Work item =
The listing below is to be copied exactly, with pictures excluded.

*** Opening Records shown ***

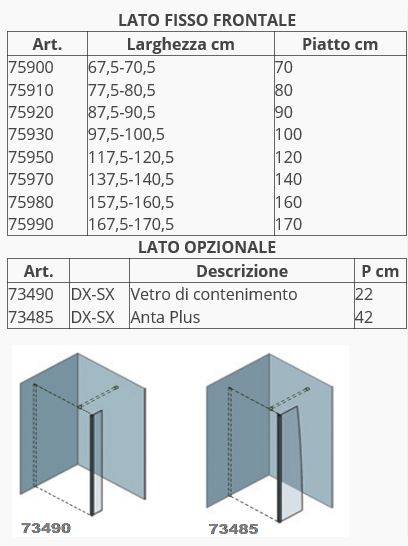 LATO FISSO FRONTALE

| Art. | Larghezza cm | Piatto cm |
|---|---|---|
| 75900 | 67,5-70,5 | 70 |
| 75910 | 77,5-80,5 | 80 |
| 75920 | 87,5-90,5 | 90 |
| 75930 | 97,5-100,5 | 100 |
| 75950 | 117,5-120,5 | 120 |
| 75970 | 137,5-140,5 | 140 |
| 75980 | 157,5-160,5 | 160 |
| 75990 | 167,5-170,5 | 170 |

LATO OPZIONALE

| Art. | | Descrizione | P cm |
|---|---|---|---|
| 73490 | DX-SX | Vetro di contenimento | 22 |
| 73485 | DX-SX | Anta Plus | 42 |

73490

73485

*** Closing Records shown ***

Completed exercise =
 LATO FISSO FRONTALE

| Art. | Larghezza cm | Piatto cm |
|---|---|---|
| 75900 | 67,5-70,5 | 70 |
| 75910 | 77,5-80,5 | 80 |
| 75920 | 87,5-90,5 | 90 |
| 75930 | 97,5-100,5 | 100 |
| 75950 | 117,5-120,5 | 120 |
| 75970 | 137,5-140,5 | 140 |
| 75980 | 157,5-160,5 | 160 |
| 75990 | 167,5-170,5 | 170 |

LATO OPZIONALE

| Art. | | Descrizione | P cm |
|---|---|---|---|
| 73490 | DX-SX | Vetro di contenimento | 22 |
| 73485 | DX-SX | Anta Plus | 42 |

73490

73485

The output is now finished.